Every time a user performs a search on the internet, the data goes to a server. The same applies for almost everything we share by e-mail, social networks, mobile apps and others. This information has reached such volume, that in the field of computer science a line has been destined to the study of new models that improve storage systems, understand and take advantage of the connection among them.
Currently, large information companies and services work with a model known as knowledge graphs, a system that has allowed to offer context related to a single search. For instance, you can look for “best places to visit” in Spain or wonder about the “male actor” in that movie you liked. These methods allow Google, for example, to suggest you to visit in Barcelona (Spain) places like Park Güell and La Rambla, but also restaurants nearby and museum opening hours. And what about that actor in that movie you loked? Google not only shows you his name, but also other movies he has starried in and his colleagues.
But what computer science is looking for is to make those results even more intelligent: “The goal is to use the information available in any database to answer really complex questions, the kind that involves discovering the relationships between many variables”, Pablo Barceló, deputy director of the Millennium Institute Foundational Research of Data at the University of Chile, explains.
“Knowledge graphs are a system to explore and organize the connections that exist among data, a network that stands as the basis of the architecture on which Google and other search engines rely. They constitute a new paradigm in information management and it is being used today by the largest technology companies “, Barceló adds.
The quest for a better language to complex queries
The expertise of the Millennium Institute Foundational Research of Data in the study of knowledge graphs is worlwide recognized. Members of the institute are part of an international team of 12 researchers who, along the LDBC Council and companies such as IBM, Oracle and Neo4J, have been working for two years in G-Core, a query language able to discover, extract and understand the most relevant connection between pairs of data.
“One piece of information only acquires value in relation with another”, Claudio Gutiérrez, IMFD senior researcher and professor at the University of Chile, states: “Its richness lies not in the information itself, but in the connections that can be discovered between a node and another”.
The newly created language was presented by the international group in the international conference Sigmod / PODS 2018, one of the most important scientificdata management event, recently held in Houston, United States.
According to Gutiérrez, “G-Core is the only language that discovers the paths between data, thus being able to generate invaluable information to reveal, for example, those connections between power and business, or behavioral patterns between one node of information and another completely different”.
The researchers foresee important applications in social sciences, economics and accountability studies, but it also could be applied in any area with such requirements. “We work in the development and improvement of the techniques to access information and that is the reason why G-Core is so important at a scientific level: this advance could have a great impact on what we know and use of knowledge graphs”, the researcher explains.

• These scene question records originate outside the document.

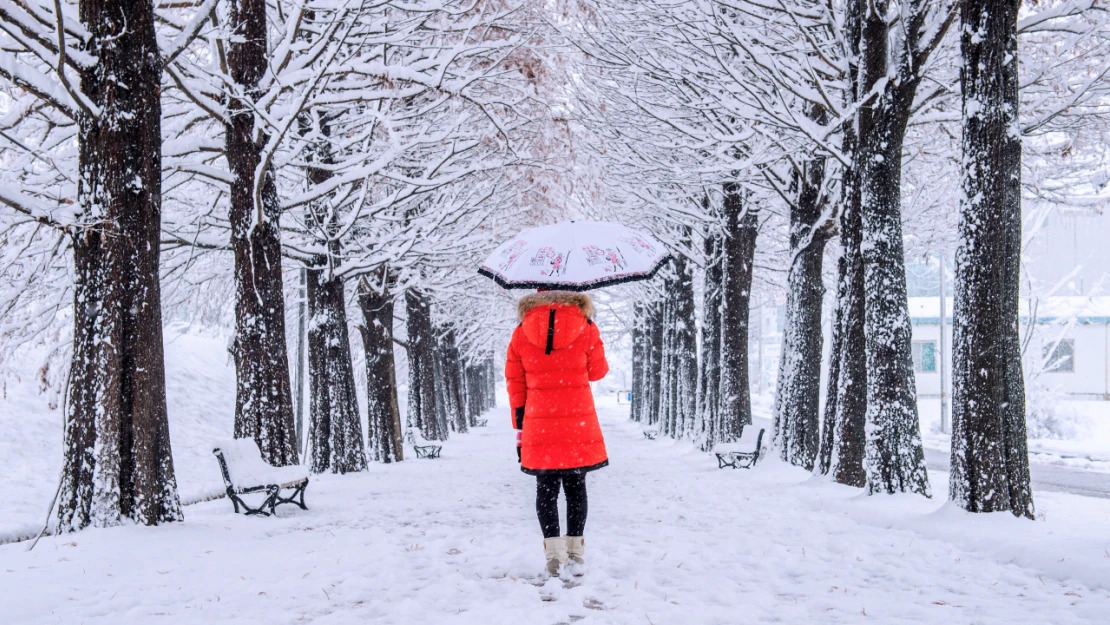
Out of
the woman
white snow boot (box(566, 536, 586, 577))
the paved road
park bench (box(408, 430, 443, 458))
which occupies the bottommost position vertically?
the paved road

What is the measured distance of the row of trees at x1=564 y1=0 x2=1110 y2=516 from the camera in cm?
659

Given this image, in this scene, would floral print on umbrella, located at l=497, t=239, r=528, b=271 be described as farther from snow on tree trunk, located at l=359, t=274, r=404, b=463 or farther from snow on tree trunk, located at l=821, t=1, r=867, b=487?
snow on tree trunk, located at l=359, t=274, r=404, b=463

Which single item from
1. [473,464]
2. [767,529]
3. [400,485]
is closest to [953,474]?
[767,529]

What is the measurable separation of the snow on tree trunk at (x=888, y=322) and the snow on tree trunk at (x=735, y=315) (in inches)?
238

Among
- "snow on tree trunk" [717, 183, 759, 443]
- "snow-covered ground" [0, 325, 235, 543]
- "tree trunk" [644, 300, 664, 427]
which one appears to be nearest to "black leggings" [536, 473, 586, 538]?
"snow-covered ground" [0, 325, 235, 543]

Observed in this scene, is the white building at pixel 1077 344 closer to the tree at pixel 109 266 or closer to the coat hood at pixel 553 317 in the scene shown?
the coat hood at pixel 553 317

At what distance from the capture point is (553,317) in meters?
5.11

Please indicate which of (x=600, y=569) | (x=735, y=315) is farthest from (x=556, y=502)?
(x=735, y=315)

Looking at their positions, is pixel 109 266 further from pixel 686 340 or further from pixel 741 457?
pixel 686 340

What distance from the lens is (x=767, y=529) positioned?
7004 mm

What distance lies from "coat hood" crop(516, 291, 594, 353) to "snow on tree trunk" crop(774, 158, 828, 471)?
726 centimetres

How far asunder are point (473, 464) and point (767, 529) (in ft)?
32.0

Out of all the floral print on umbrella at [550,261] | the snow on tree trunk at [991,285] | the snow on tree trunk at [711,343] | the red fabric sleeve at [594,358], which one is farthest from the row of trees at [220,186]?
the snow on tree trunk at [991,285]

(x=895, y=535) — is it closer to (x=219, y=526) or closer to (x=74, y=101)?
(x=219, y=526)
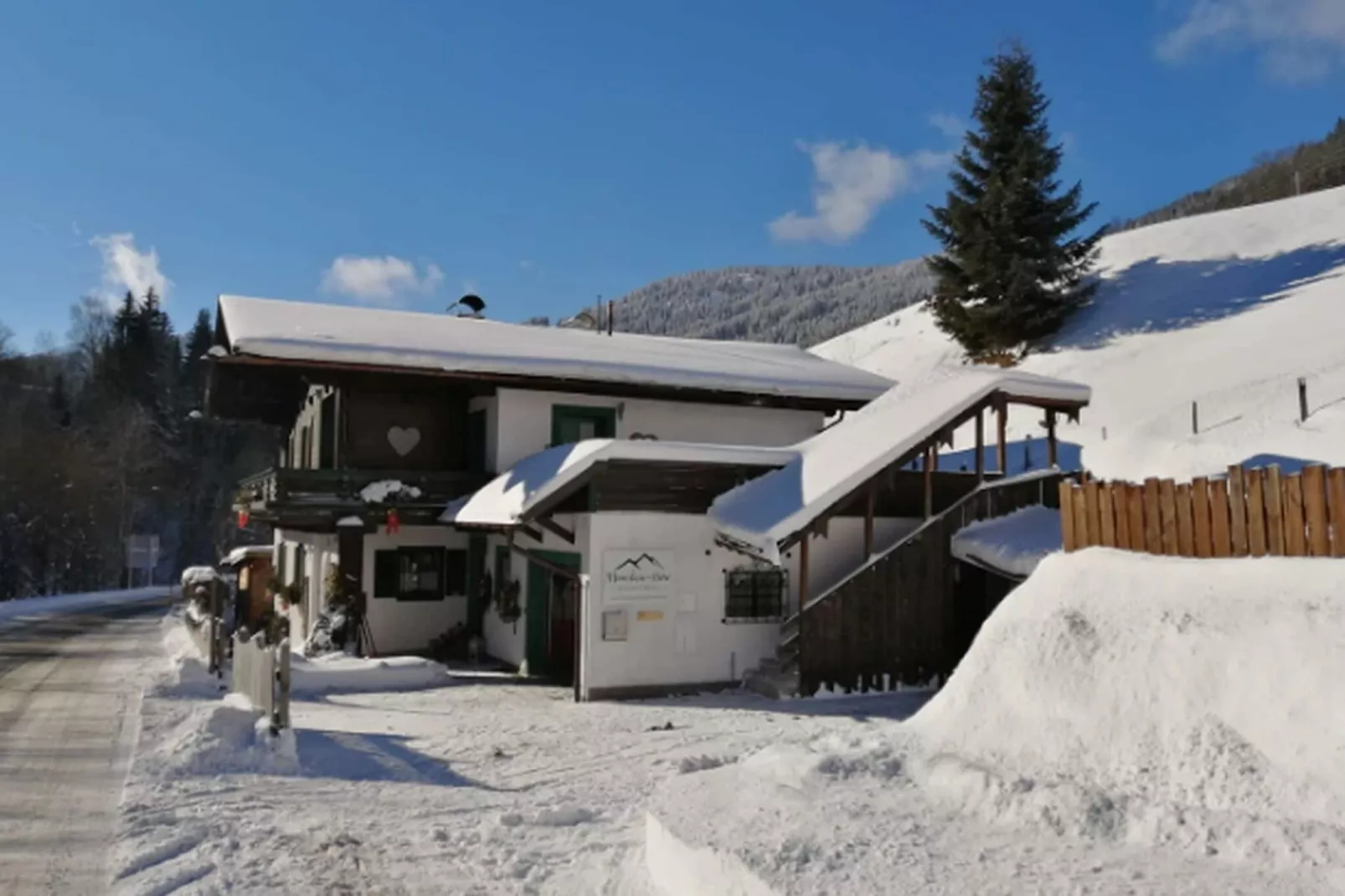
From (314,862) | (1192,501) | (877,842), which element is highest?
(1192,501)

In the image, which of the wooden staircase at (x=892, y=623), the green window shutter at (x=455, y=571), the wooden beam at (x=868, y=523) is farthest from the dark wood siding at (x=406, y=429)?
the wooden beam at (x=868, y=523)

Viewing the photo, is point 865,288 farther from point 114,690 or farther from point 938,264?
point 114,690

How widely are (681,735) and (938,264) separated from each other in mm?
36188

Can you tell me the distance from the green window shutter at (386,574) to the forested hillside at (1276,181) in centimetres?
6709

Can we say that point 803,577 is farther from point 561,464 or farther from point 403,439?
point 403,439

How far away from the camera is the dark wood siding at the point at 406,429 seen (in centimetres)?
2042

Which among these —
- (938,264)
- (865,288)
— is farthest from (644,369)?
(865,288)

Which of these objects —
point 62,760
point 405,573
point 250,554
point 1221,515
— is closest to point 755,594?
point 405,573

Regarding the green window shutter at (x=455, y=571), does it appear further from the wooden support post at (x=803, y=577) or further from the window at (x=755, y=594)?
the wooden support post at (x=803, y=577)

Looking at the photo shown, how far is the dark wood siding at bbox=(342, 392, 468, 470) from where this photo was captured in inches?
804

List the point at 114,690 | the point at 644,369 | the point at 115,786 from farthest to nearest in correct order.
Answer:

The institute expects that this language will soon be translated into an application to be used by professionals who need to extract information from complex data sets with high interrelation.
Scientifically based and waiting to be tested
Marcelo Arenas, director of the Millennium Institute Foundational Research of Data and professor at the Universidad Católica, explains that today the most commonly used graphs query language is Cypher, but G-Core offers two specific improvements: “First, we demonstrate mathematically that all the queries that are made will yield results, something that Cypher is not able to guarantee”, he said. But also, while the answers provided by Cyhper are shown similar to sharts, those of G-Core are presented to the user in the form knowledge graphs: therefor, over a query can be made, potentially, infinite more queries, with each one refining the search”, Arenas concludes.